In this section our definition of the $\tau$ fake rate is different
from the one in Figure \ref{tauID_Fake_Eff}. There, the goal was
to determine the total number of fake $\tau$ candidates per event
in the ALLJET data skim. Now our goal is to estimate the number of
events that would pass all our signal selection criteria, yet contain
no physical $\tau$ leptons but only fakes. In other words we are
modeling the QCD contribution to out final $t\bar{t}$ candidate event
selection.

We started with the {}``$b$ veto'' sample. It can be considered
predominantly QCD data sample. Almost all $\tau$ candidates in it
have to be fake. Figure \ref{cap:taufaketaus} shows the distribution
of these candidates by $P_{T}$ and $|\eta|$. On the other hand Fig.
\ref{cap:taufakejets} displays the jets found in the same events.

%
\begin{figure}
\includegraphics[scale=0.5]{plots/jet_trf}


\caption{Jets in the QCD sample}

\label{cap:taufakejets} 
\end{figure}


%
\begin{figure}
\includegraphics[scale=0.4]{plots/tau_trf}


\caption{$\tau$ candidates in the QCD sample}

\label{cap:taufaketaus} 
\end{figure}


Since the $\tau$ here are really jets, we can simply divide one histogram
by the other bin by bin to parametrize the $\tau$ fake rate. Figure
\ref{cap:taufakerate} demonstrates this parametrization.

%
\begin{figure}
\includegraphics[scale=0.5]{plots/tauTRF}


\caption{$\tau$ fake rate parametrization}

\label{cap:taufakerate} 
\end{figure}


The large isolated spikes are caused by limited statistics available
in these bins. In order to reduce this effect and minimize the statistical
uncertainty we had performed a 2D fit to this distribution. This fit
is then to be used for the QCD prediction.


\subsubsection{Fit\label{sub:Fit}}

The fitting had been performed separately in $\eta$ and $P_{T}$
projections, that is we had assumed that the 2D parametrization can
be simply factored in two components:

\[
F(\eta,P_{T})\equiv A(\eta)\cdot B(P_{T})\]


The $\eta$ distributions (as we have observed in section \ref{sub:Signal-characteristics})
are symmetric around 0, hence we can perform the fit to its absolute
value. The fitting function was the following:

\[
A(\eta)\equiv a_{1}+a_{2}\cdot\eta{}^{2}+a_{3}\cdot\eta{}^{3}+a_{4}\cdot\eta{}^{4}+...+a_{7}\cdot\eta{}^{7}\]


if $\eta=0$ $a_{1}=0$ was set to avoid singularity.

Stated task 1: Please lay out a stretch of the entries as a Markdown table with the columns Row and Line, leaving blank lines out: begin at the line that contains "In sequence from" and stop after the line that contains "Answer: the point".

Provided records:
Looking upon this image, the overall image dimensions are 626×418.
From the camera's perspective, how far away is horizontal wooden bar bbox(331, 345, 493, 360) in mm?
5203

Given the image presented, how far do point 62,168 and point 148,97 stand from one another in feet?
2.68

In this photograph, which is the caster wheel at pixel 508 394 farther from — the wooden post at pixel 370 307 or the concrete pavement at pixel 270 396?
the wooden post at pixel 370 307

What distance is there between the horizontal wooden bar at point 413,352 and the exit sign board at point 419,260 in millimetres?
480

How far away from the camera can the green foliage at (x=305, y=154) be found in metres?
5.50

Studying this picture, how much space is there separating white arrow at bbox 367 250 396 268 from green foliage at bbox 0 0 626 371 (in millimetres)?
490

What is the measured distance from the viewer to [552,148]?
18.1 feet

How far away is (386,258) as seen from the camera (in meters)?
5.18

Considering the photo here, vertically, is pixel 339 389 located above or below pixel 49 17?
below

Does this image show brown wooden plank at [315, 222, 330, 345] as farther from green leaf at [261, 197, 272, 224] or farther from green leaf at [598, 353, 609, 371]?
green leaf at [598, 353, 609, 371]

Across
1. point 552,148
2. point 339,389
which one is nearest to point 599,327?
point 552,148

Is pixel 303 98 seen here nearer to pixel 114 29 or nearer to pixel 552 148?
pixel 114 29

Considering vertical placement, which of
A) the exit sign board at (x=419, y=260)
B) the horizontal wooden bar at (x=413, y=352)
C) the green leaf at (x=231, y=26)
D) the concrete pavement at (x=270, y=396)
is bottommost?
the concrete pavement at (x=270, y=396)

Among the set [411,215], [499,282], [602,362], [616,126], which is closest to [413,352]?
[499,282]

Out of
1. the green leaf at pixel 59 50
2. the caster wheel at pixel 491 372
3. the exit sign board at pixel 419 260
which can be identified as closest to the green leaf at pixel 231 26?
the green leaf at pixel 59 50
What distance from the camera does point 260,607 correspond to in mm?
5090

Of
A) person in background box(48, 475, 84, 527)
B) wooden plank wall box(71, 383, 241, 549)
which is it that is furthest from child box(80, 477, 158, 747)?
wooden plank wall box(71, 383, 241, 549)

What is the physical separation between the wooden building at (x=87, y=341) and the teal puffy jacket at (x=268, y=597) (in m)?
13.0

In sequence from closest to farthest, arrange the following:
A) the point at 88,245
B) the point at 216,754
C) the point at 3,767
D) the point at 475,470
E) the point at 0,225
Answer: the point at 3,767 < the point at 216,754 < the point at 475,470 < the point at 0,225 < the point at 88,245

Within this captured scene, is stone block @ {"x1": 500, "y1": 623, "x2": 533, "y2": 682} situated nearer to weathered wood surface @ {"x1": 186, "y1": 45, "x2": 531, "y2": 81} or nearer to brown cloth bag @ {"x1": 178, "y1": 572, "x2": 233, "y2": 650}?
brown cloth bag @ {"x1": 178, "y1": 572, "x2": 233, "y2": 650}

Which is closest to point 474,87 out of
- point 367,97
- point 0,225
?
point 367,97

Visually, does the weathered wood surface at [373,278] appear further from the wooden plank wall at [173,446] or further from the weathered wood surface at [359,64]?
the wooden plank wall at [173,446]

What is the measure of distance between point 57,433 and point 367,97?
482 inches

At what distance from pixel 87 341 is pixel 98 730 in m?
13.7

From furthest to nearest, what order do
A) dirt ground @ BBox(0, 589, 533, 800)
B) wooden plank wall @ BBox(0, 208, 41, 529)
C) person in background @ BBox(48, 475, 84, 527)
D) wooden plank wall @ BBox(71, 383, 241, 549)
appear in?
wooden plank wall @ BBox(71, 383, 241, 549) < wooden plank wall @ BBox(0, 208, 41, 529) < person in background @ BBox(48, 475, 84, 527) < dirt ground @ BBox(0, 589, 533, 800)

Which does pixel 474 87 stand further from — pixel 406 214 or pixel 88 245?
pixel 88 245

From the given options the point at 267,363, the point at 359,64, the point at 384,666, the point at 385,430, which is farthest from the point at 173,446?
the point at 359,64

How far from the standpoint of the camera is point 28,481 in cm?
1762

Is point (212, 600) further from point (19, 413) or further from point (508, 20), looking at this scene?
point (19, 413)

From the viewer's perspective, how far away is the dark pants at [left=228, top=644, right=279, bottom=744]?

Stated task 2: Return a verbatim excerpt from the passage on the tau fake rate: begin at the words "We started with" and stop after "other hand Fig.".

Correct response 1:
| Row | Line |
|---|---|
| 1 | In sequence from closest to farthest, arrange the following: |
| 2 | A) the point at 88,245 |
| 3 | B) the point at 216,754 |
| 4 | C) the point at 3,767 |
| 5 | D) the point at 475,470 |
| 6 | E) the point at 0,225 |
| 7 | Answer: the point at 3,767 < the point at 216,754 < the point at 475,470 < the point at 0,225 < the point at 88,245 |

Correct response 2:
We started with the {}``$b$ veto'' sample. It can be considered
predominantly QCD data sample. Almost all $\tau$ candidates in it
have to be fake. Figure \ref{cap:taufaketaus} shows the distribution
of these candidates by $P_{T}$ and $|\eta|$. On the other hand Fig.